In the Json outline editor, the auto-scale resource will look like this:
There is a rule with conditions for scaling up and scaling down based on Percentage CPU metrics. Before deployments, go in and set your own desired levels in the capacity area, line 838 in this sample. The values for the Percentage CPU I have set in this sample are ridiculously low just to be able to see something happen, and if you're impatient, you can make them even lower just to see scaling take place.
Registering your Event Source provider
To register an event source provider, you need to add your event source provider to the Microsoft.Compute/virtualMachineScaleSets resource provider in the Microsoft.Azure.Diagnostics section.
You will of course need to make sure that the 'provider' listed above matches the EventSource name in your ServiceEventSource.cs file of your service. This is what I have for my stateless service that I'll deploy to the cluster once it's up and running.

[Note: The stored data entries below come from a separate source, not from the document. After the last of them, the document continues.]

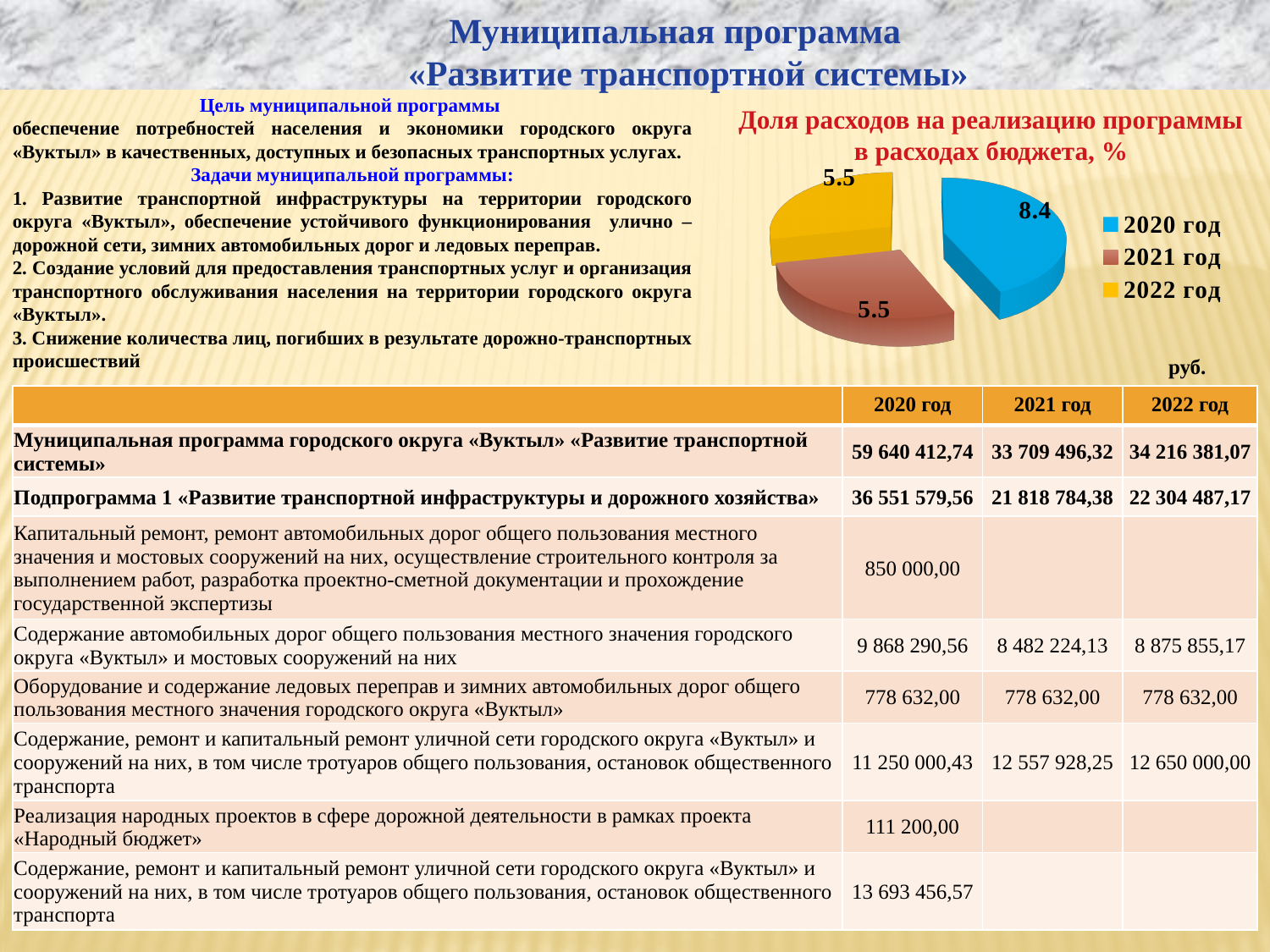
What is the value shown for 2021 год in the pie chart? 5.5 Which year has the largest slice in the pie chart? 2020 год What colour is the slice for 2020 год in the pie chart? Blue Which is larger in the pie chart, the value for 2020 год or for 2021 год? 2020 год What is the title of the pie chart? Доля расходов на реализацию программы в расходах бюджета, % What type of chart is shown on the slide? Pie chart How many entries does the legend of the pie chart list? 3 What is the value shown for 2020 год in the pie chart? 8.4 What is the value shown for 2022 год in the pie chart? 5.5 What is the difference between the values for 2020 год and 2022 год in the pie chart? 2.9 How many slices does the pie chart have? 3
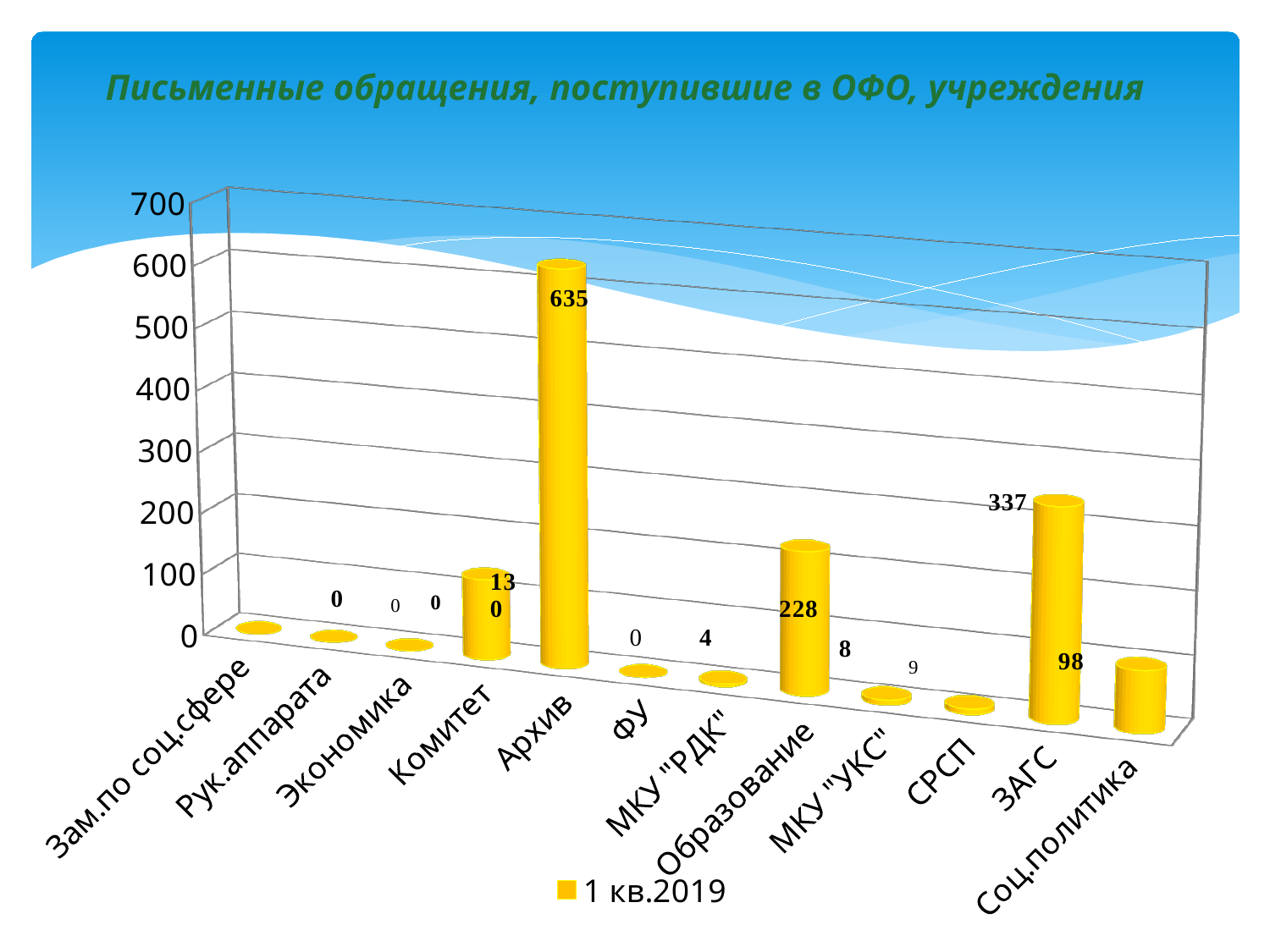
What is the value for Архив? 635 Which is larger, the value for ЗАГС or the value for Образование? ЗАГС What is the difference between the values for ЗАГС and Образование? 109 Is the value for Архив greater or less than 600? greater What is the value for Образование? 228 Which category has the highest value? Архив What is the difference between the values for Архив and ЗАГС? 298 What kind of chart is shown on the slide? bar chart What is the value for МКУ "РДК"? 4 What is the value for Соц.политика? 98 How many categories are shown on the x axis? 12 What is the value for ЗАГС? 337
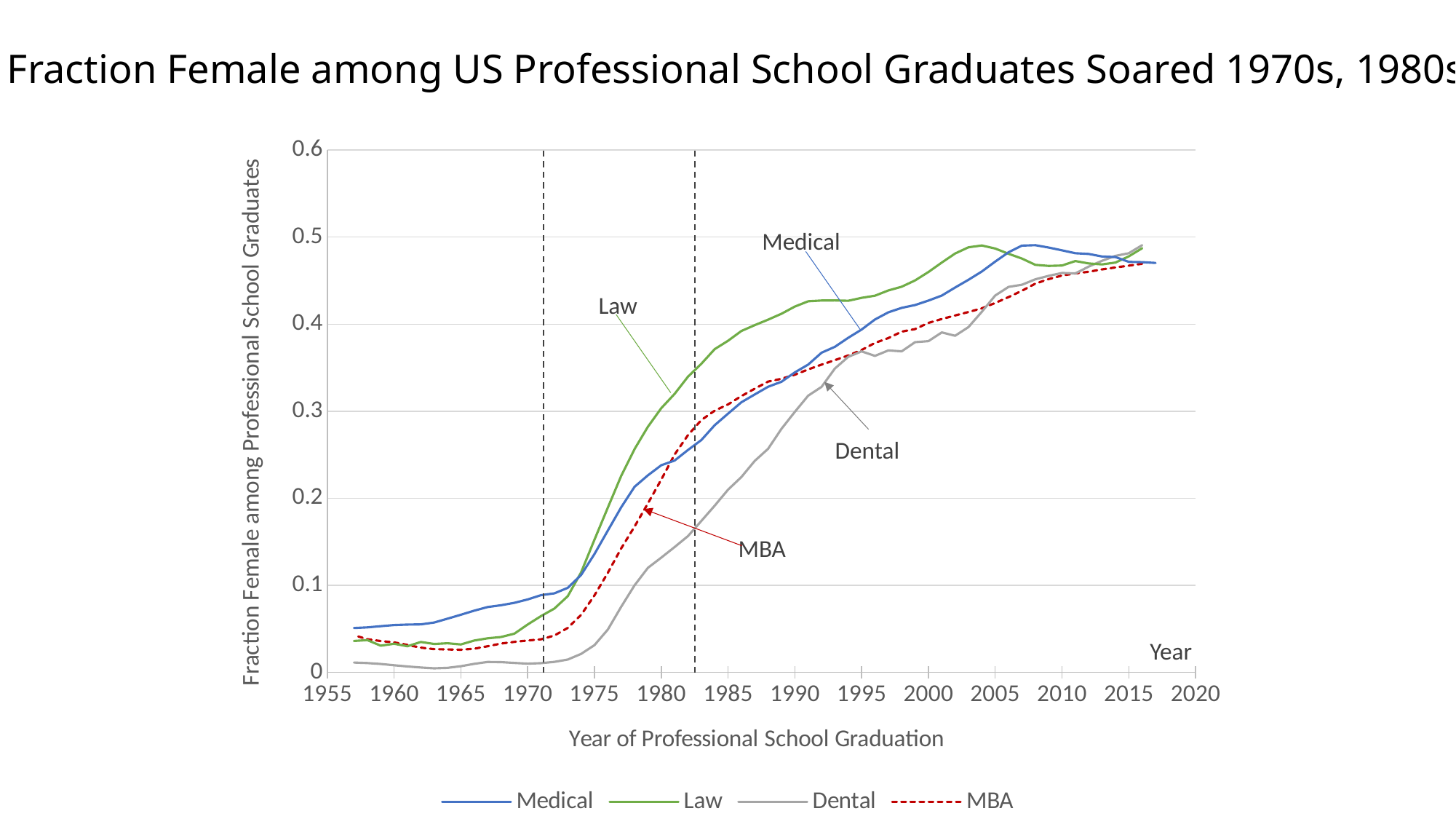
Is the value for Law in 1985 greater or less than 0.3? greater In 1985, which series has the higher value, Law or Dental? Law Which series is drawn with a dashed red line? MBA Is the value for Medical in 1970 greater or less than 0.1? less Does the Dental series rise or fall between 1975 and 2015? rise Which series has the lowest value in 1980? Dental What is the label of the x axis? Year of Professional School Graduation What kind of chart is shown on the slide? line chart Is the value for MBA in 1965 greater or less than 0.1? less In 1990, which series has the higher value, Law or MBA? Law How many series does the legend list? 4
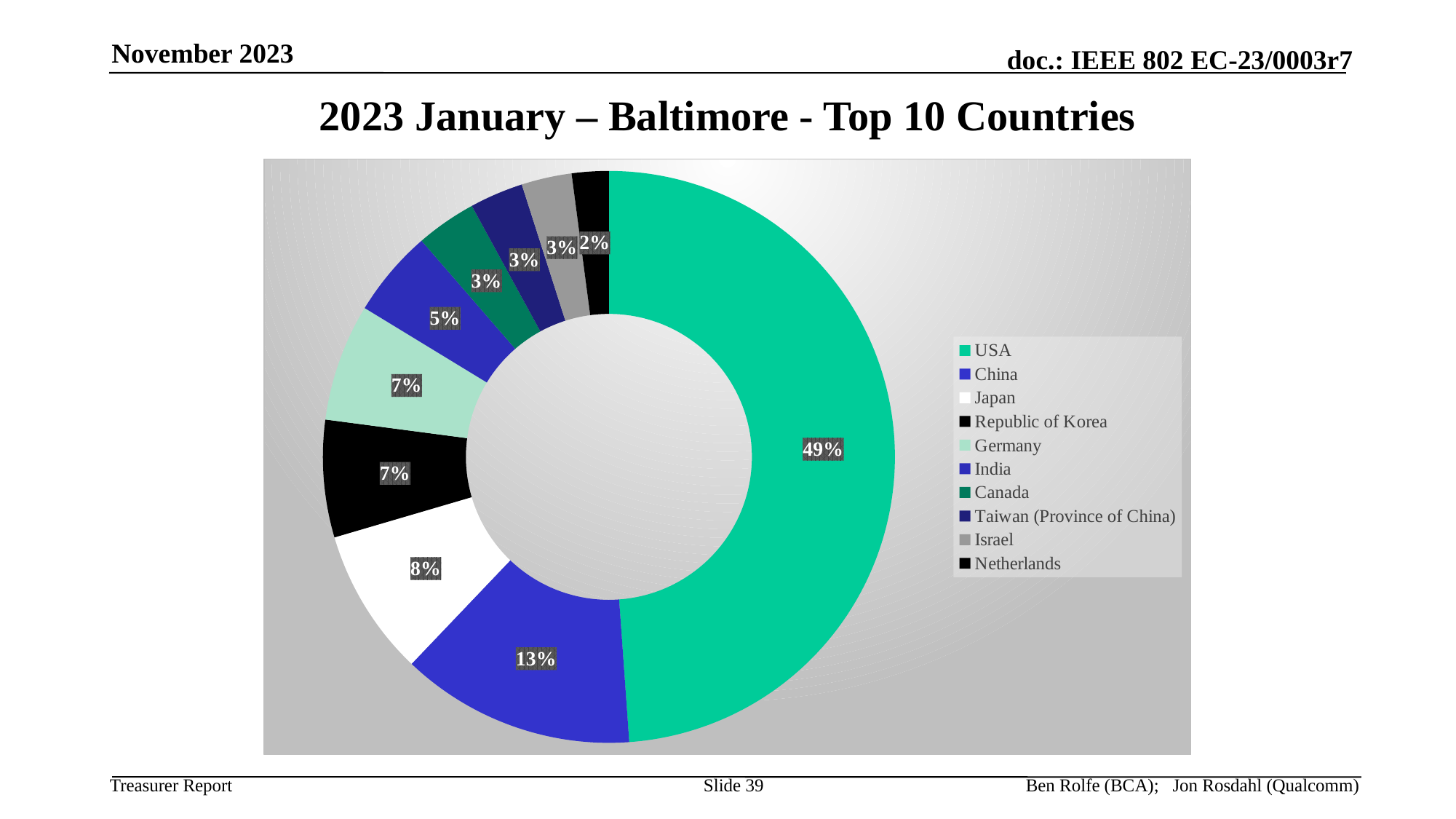
Which country has the smallest share of the chart? Netherlands What is the value shown for Germany? 7% What kind of chart is shown on the slide? Doughnut chart Which country has the largest share of the chart? USA What is the value shown for China? 13% What is the difference between the shares for USA and China? 36% What is the title of the slide? 2023 January – Baltimore - Top 10 Countries What is the value shown for Japan? 8% Which has a larger share, Japan or India? Japan What is the value shown for India? 5% How many countries are shown in the chart? 10 What share of the chart does USA account for? 49%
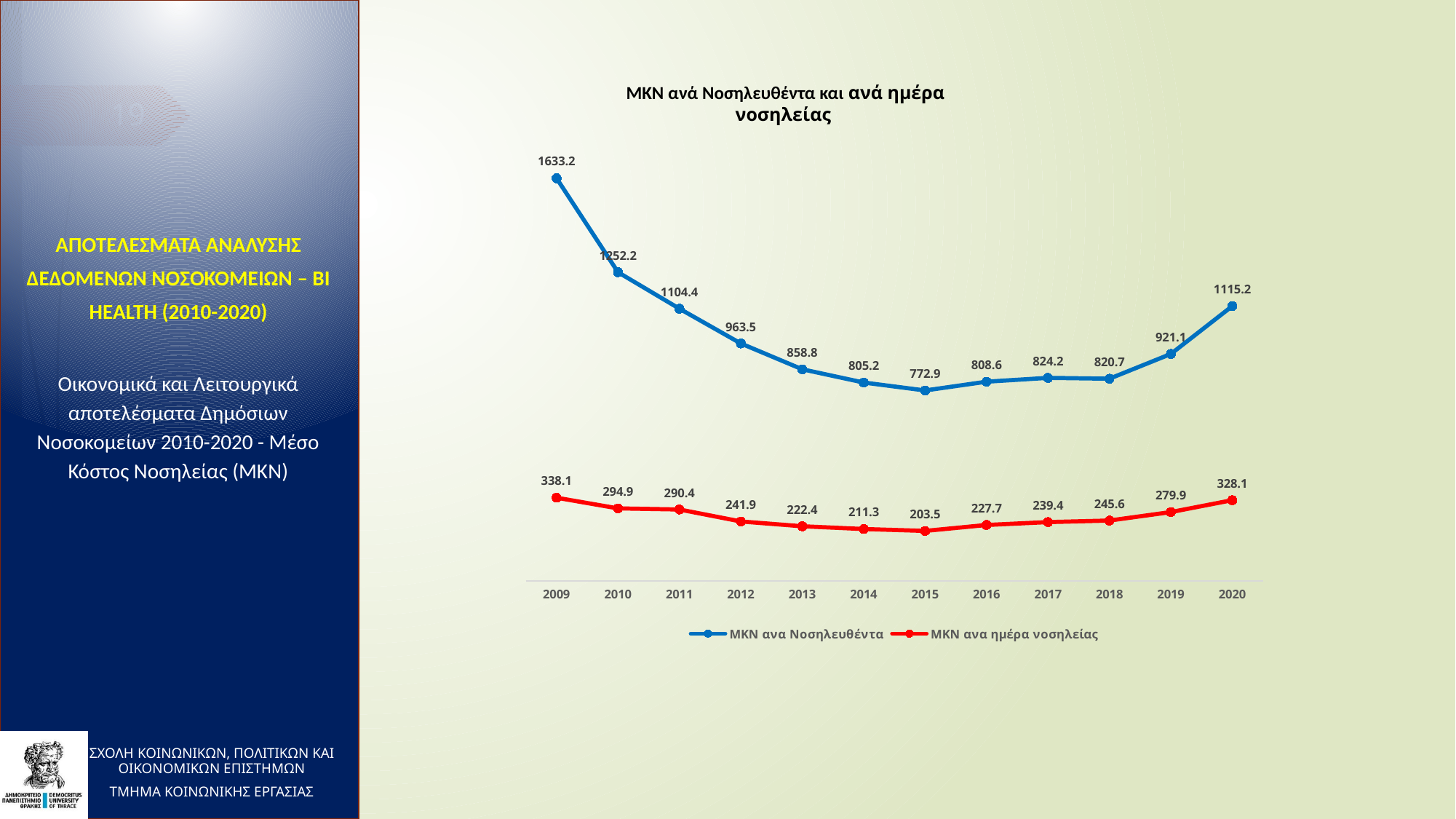
Which colour is used for the ΜΚΝ ανα ημέρα νοσηλείας series? Red How many series does the legend list? 2 What is the difference between ΜΚΝ ανα Νοσηλευθέντα in 2009 and in 2020? 518.0 In which year is ΜΚΝ ανα ημέρα νοσηλείας highest? 2009 What is the value of ΜΚΝ ανα ημέρα νοσηλείας in 2015? 203.5 How many years are shown on the x axis? 12 What is the value of ΜΚΝ ανα Νοσηλευθέντα in 2020? 1115.2 What is the difference between ΜΚΝ ανα ημέρα νοσηλείας in 2009 and in 2015? 134.6 Which is larger: ΜΚΝ ανα ημέρα νοσηλείας in 2019 or in 2018? 2019 What is the value of ΜΚΝ ανα Νοσηλευθέντα in 2009? 1633.2 What kind of chart is shown on the slide? Line chart In which year is ΜΚΝ ανα Νοσηλευθέντα lowest? 2015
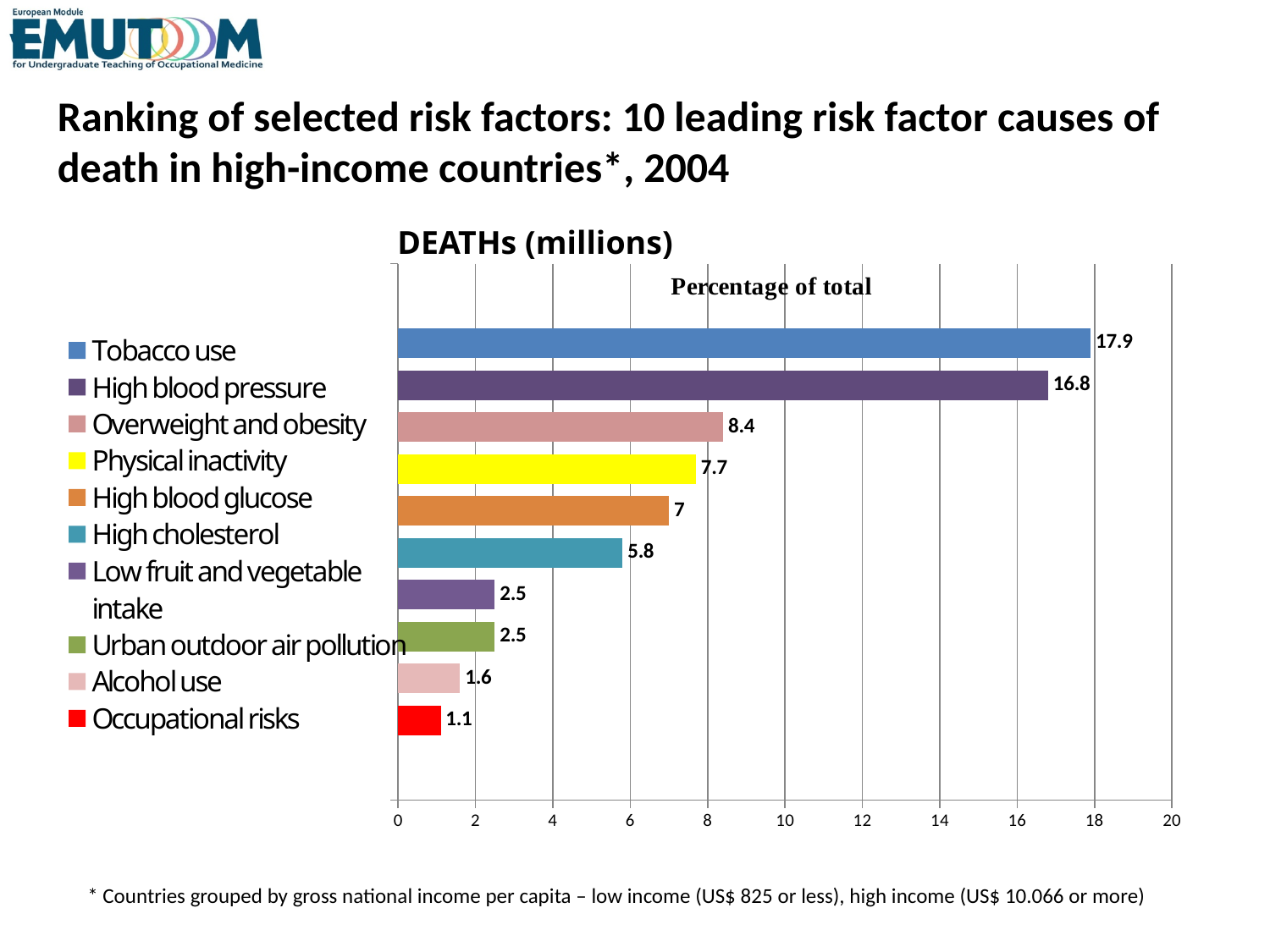
What is the value for Occupational risks? 1.1 What type of chart is shown on the slide? bar chart Which risk factor has the lowest value? Occupational risks How many entries does the legend list? 10 Which risk factor has the highest value? Tobacco use How many risk factors are plotted in the chart? 10 What is the value for High cholesterol? 5.8 What is the difference between the values for Tobacco use and High blood pressure? 1.1 Which is larger, the value for Overweight and obesity or the value for Physical inactivity? Overweight and obesity What is the title of the chart? DEATHs (millions) What is the value for Tobacco use? 17.9 What is the value for High blood pressure? 16.8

For deployment to create the Service Fabric cluster, there is a deploy.ps1 PowerShell script included but you can really deploy the ARM template with whatever script you normally would use for your other ARM templates. Make sure you go through the process or creating your cluster certificate and put it in the Azure Key Vault first though, you will need that type of information for any secure cluster.
Note that in this example on Github, the parameters file is named 'empty-sfmanageddisk.parameters.json' and to get the deploy.ps1 to work, you need to get rid of the 'empty-' part of the name.
Once your cluster is up and running….confirm your auto-scale settings
Within your cluster resource group, click on the name of your VM scale set. Then click on the Scaling menu item. What you should see is something like this:
If you want to make changes to the levels for Scale out and Scale in, just click on the 'When' rules and an edit blade will appear where you can make those changes. Then click the Update button.
Next, to get notified of an auto-scale event, click on the Notify tab, enter an email address and then click the Save button.
Before moving on to the next step, make sure that your cluster nodes are up and running by clicking on the name of your cluster in your resource group and looking for a visual confirmation of available nodes:
Publish your Service Fabric application
For this example, I have a simple stateless ASP.Net Core 2.0 sample that uses the Kestrel communications listener. You can either choose a dynamic port or specify a specific port number in your ServiceManifest.xml file. Publish the service to the cluster using Visual Studio 2017.
In the WebAPI.cs file, you will notice some code that is commented out. I'll use this in part II of this article when I discuss scaling via custom metrics.
You can find this code sample at https://github.com/larrywa/blogpostings/tree/master/SimpleStateless
Email from Azure during auto-scale event
Each time an auto-scale event happens, you will receive an email similar to the one below:
WARNING: The values that I have set for my auto-scale ranges are extremely aggressive. This is just so that initially I can see something happening. In an actual production environment, you cannot expect rapid scale-up and scale-down of Service Fabric nodes. Remember, a node (machine is first created) and then the Service Fabric bits are installed on the VM and then all that has to be spun up, registered and the rest of the Service Fabric magic. You are looking at several minutes of time for this to take place. If your scale-up and scale-down parameters are too aggressive, you could actually get the cluster in a situation where it is trying to spin up a node why taking down the same node. Your node will then go in to an unknown state in which you will have to manually correct by turning off auto-scaling until things settle down.